Give the number of lines in the records below that include the word "Soft", and add nothing to it.

Start of Provided records

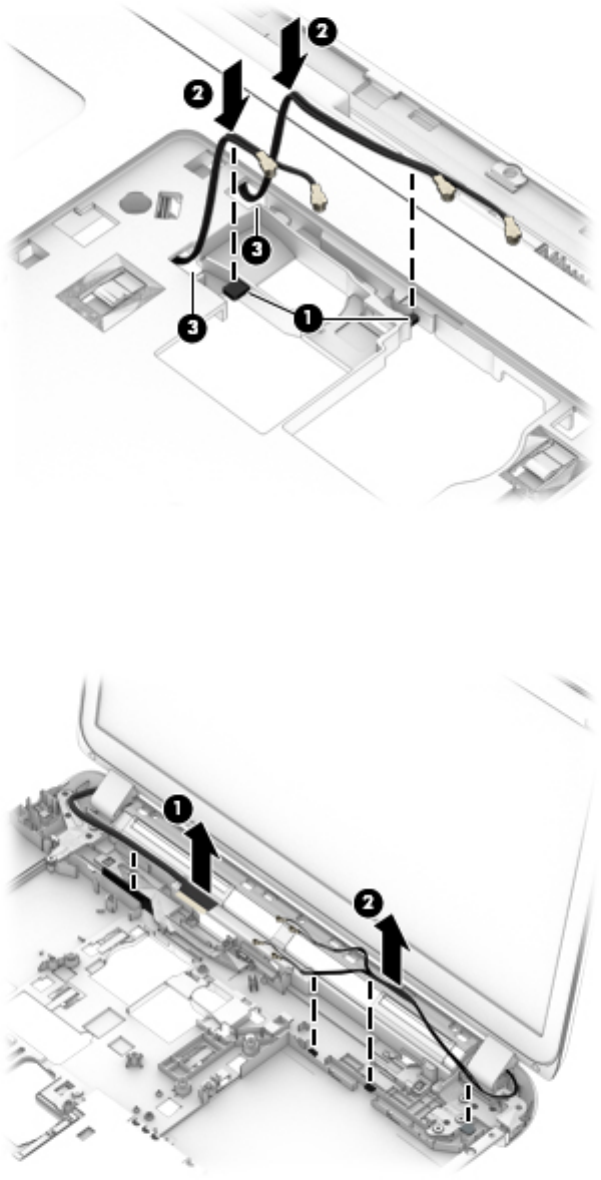 2
2
3
3
1

1
2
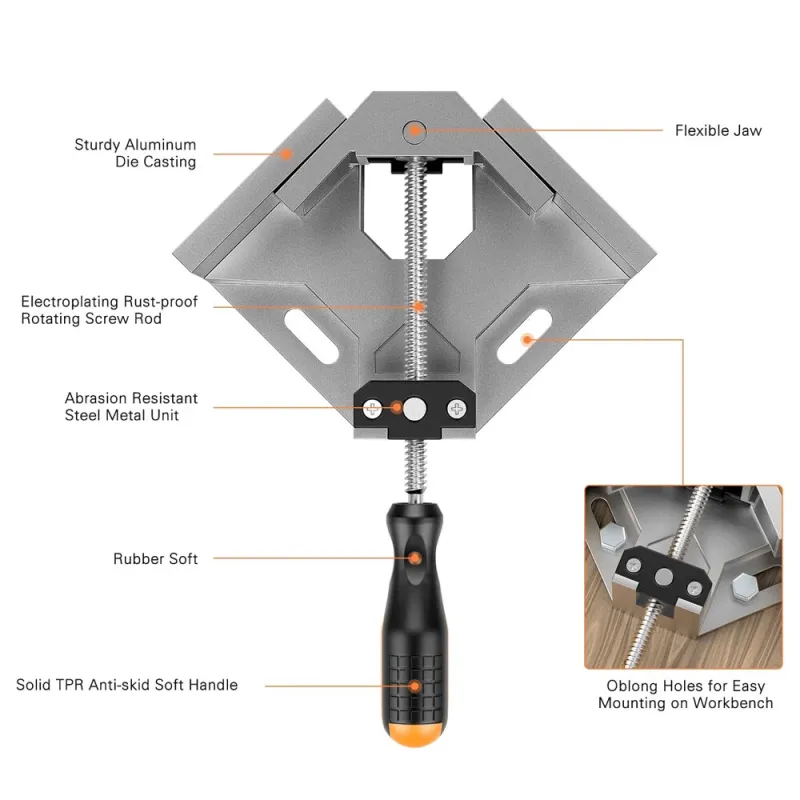 Sturdy Aluminum Die Casting

Flexible Jaw

Electroplating Rust-proof Rotating Screw Rod

Abrasion Resistant Steel Metal Unit

Rubber Soft

Solid TPR Anti-skid Soft Handle

Oblong Holes for Easy Mounting on Workbench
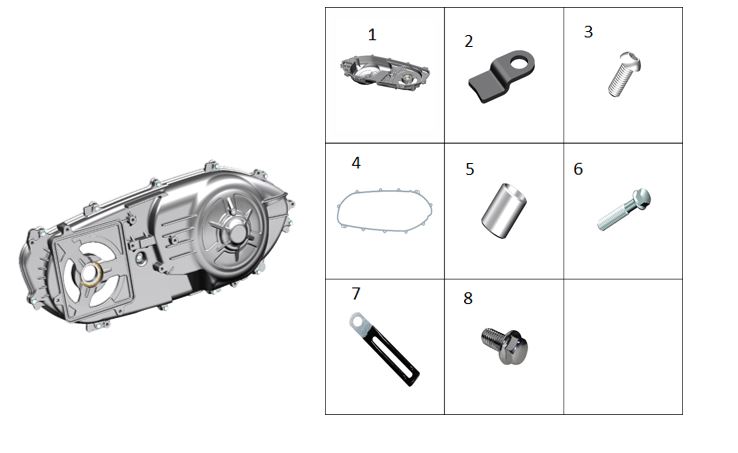 | 1 | 2 | 3 |
|---|---|---|
| 4 | 5 | 6 |
| 7 | 8 | |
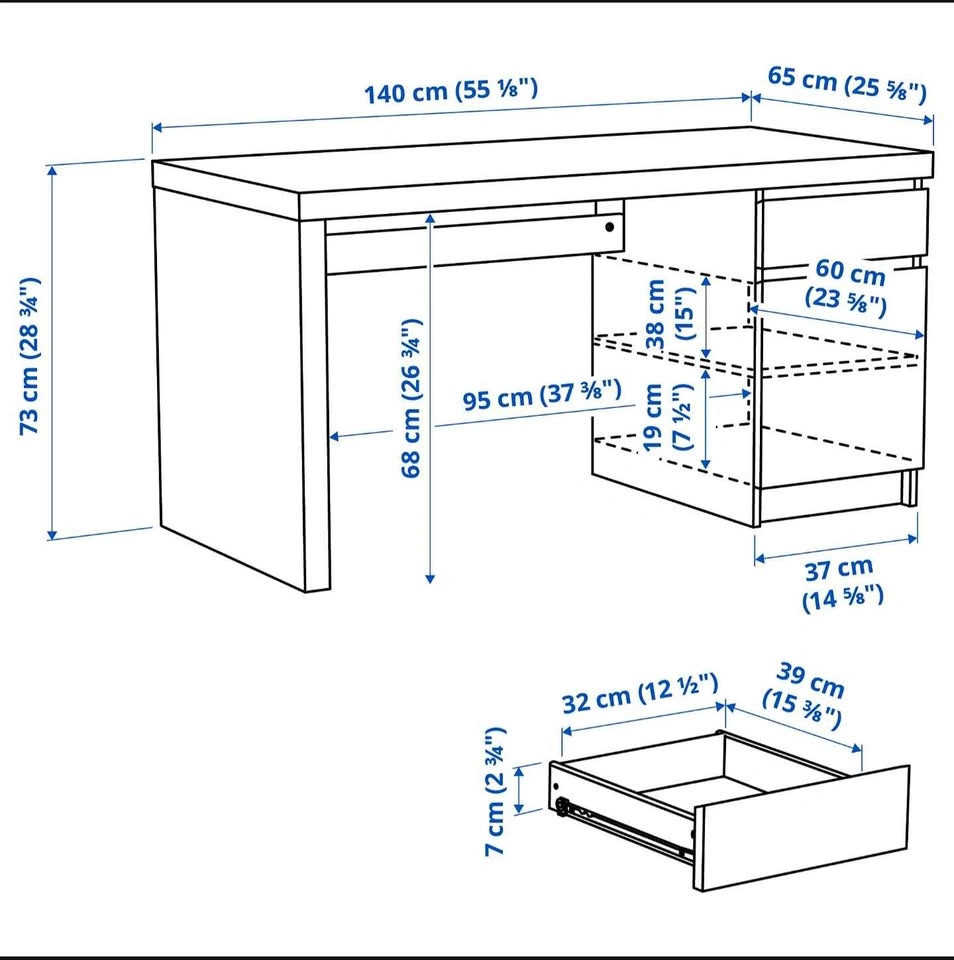 140 cm (55 ⅛")
65 cm (25 ⅝")
73 cm (28 ¾")
68 cm (26 ¾")
95 cm (37 ⅜")
38 cm (15")
19 cm (7 ½")
60 cm (23 ⅝")
37 cm (14 ⅝")
32 cm (12 ½")
39 cm (15 ⅜")
7 cm (2 ¾")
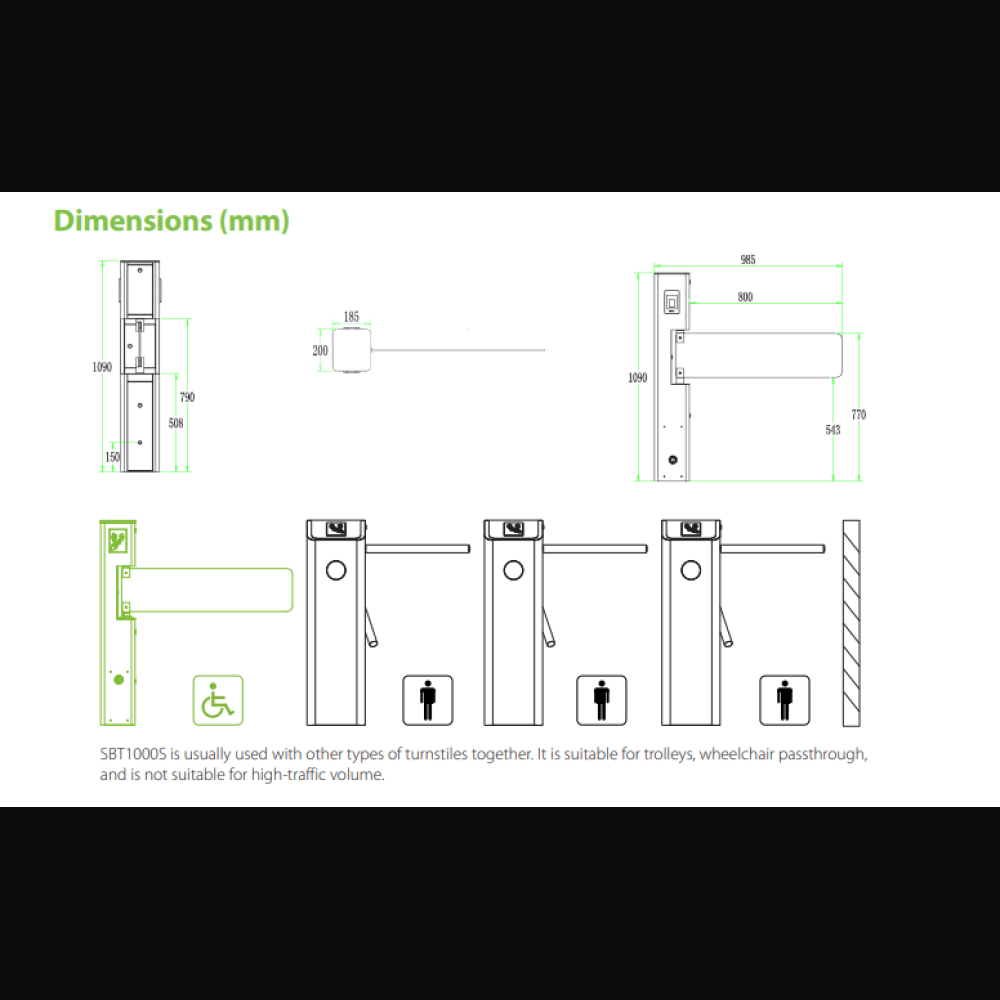 Dimensions (mm)

1090
790
508
150

185
200

985
800
1090
543
770

SBT1000S is usually used with other types of turnstiles together. It is suitable for trolleys, wheelchair passthrough, and is not suitable for high-traffic volume.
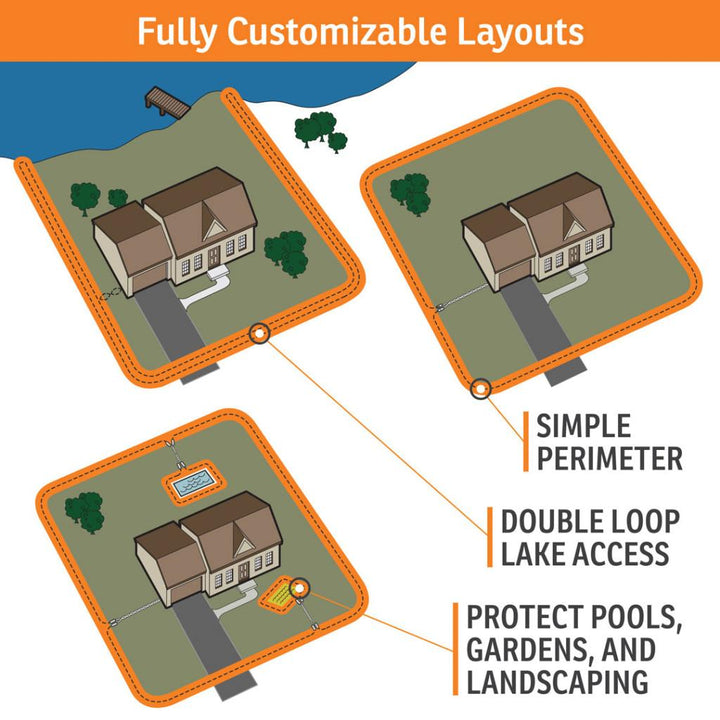 Fully Customizable Layouts

SIMPLE PERIMETER

DOUBLE LOOP LAKE ACCESS

PROTECT POOLS, GARDENS, AND LANDSCAPING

End of Provided records

Task result -> 2